→ Task statement: Give only the number of lines in the material that contain the string "locateOnScreen".
━━━━━━
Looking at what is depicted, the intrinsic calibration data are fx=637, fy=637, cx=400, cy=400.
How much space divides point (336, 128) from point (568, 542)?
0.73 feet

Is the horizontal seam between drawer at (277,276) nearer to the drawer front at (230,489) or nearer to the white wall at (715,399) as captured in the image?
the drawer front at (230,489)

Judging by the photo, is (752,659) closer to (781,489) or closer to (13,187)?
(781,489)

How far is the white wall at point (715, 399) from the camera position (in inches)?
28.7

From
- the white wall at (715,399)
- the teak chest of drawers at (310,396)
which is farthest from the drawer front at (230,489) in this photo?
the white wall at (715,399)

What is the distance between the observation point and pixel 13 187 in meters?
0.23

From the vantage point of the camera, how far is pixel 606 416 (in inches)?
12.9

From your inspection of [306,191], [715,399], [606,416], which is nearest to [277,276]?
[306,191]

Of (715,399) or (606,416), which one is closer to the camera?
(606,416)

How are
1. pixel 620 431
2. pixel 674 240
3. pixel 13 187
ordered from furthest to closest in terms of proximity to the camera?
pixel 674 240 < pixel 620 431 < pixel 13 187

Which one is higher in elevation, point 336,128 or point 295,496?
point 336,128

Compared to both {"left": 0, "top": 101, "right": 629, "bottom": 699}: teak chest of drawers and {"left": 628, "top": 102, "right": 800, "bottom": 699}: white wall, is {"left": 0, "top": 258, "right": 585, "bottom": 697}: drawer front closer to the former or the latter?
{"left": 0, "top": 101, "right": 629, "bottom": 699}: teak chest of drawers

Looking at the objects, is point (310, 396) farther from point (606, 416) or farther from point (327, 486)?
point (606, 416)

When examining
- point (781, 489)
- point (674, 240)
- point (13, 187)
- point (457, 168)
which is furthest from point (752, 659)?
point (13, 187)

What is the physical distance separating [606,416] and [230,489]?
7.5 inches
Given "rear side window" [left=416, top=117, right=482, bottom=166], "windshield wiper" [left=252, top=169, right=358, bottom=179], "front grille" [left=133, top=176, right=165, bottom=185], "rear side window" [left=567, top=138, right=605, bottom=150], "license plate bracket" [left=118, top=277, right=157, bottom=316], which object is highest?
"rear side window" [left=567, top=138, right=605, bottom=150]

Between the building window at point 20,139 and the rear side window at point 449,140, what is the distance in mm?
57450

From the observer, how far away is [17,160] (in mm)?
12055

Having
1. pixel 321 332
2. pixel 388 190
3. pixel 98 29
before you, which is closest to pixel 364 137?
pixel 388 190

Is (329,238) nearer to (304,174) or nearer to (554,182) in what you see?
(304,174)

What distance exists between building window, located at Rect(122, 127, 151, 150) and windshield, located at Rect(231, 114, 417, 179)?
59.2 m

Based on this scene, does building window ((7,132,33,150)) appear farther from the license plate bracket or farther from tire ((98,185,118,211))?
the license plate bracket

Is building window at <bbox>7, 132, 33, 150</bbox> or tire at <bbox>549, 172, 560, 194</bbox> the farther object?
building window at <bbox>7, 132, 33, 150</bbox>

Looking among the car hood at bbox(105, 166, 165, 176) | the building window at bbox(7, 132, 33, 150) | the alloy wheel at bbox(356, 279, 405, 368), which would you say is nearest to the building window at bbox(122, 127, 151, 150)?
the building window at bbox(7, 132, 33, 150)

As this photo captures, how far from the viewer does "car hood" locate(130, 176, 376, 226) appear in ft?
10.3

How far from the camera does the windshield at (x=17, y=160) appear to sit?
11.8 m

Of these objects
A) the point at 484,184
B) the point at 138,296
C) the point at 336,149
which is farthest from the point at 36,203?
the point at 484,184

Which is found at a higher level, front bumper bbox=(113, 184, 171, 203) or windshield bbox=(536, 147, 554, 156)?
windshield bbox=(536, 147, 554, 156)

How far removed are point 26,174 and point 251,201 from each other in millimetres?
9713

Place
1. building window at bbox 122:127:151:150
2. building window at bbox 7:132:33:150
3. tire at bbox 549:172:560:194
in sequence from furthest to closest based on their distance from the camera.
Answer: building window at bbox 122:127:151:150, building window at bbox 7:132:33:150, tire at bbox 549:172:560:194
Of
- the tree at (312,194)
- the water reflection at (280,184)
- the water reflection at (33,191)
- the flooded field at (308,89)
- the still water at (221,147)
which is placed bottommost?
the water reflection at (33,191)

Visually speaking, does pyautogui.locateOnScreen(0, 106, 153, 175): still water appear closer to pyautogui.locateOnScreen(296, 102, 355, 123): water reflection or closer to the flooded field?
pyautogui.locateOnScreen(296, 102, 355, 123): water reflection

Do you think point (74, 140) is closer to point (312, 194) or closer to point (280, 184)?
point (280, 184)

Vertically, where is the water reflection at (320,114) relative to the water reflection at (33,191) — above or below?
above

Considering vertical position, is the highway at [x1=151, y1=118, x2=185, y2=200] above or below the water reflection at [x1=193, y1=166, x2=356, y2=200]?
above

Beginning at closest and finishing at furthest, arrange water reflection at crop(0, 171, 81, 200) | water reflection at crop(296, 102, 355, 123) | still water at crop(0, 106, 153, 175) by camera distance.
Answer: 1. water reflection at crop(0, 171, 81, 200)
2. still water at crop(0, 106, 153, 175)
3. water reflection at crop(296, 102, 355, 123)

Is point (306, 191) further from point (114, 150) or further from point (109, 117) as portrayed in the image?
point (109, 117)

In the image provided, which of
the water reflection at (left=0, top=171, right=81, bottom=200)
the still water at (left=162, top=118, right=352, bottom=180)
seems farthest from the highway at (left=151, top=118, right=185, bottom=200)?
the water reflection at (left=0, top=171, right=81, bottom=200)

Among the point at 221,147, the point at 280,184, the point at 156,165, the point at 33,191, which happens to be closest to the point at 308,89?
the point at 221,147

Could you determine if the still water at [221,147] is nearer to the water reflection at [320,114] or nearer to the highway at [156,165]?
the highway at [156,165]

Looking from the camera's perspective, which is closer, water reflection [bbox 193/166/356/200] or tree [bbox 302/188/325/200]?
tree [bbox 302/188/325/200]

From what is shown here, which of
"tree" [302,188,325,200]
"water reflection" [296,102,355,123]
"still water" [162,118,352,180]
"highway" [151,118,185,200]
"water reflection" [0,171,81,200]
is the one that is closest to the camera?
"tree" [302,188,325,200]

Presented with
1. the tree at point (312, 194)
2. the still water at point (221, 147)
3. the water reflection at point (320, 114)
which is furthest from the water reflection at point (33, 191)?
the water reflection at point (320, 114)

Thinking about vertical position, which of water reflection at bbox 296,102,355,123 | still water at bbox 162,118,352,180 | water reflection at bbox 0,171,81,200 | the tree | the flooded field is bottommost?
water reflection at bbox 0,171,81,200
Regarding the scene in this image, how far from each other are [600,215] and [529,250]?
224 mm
━━━━━━
→ Task output: 2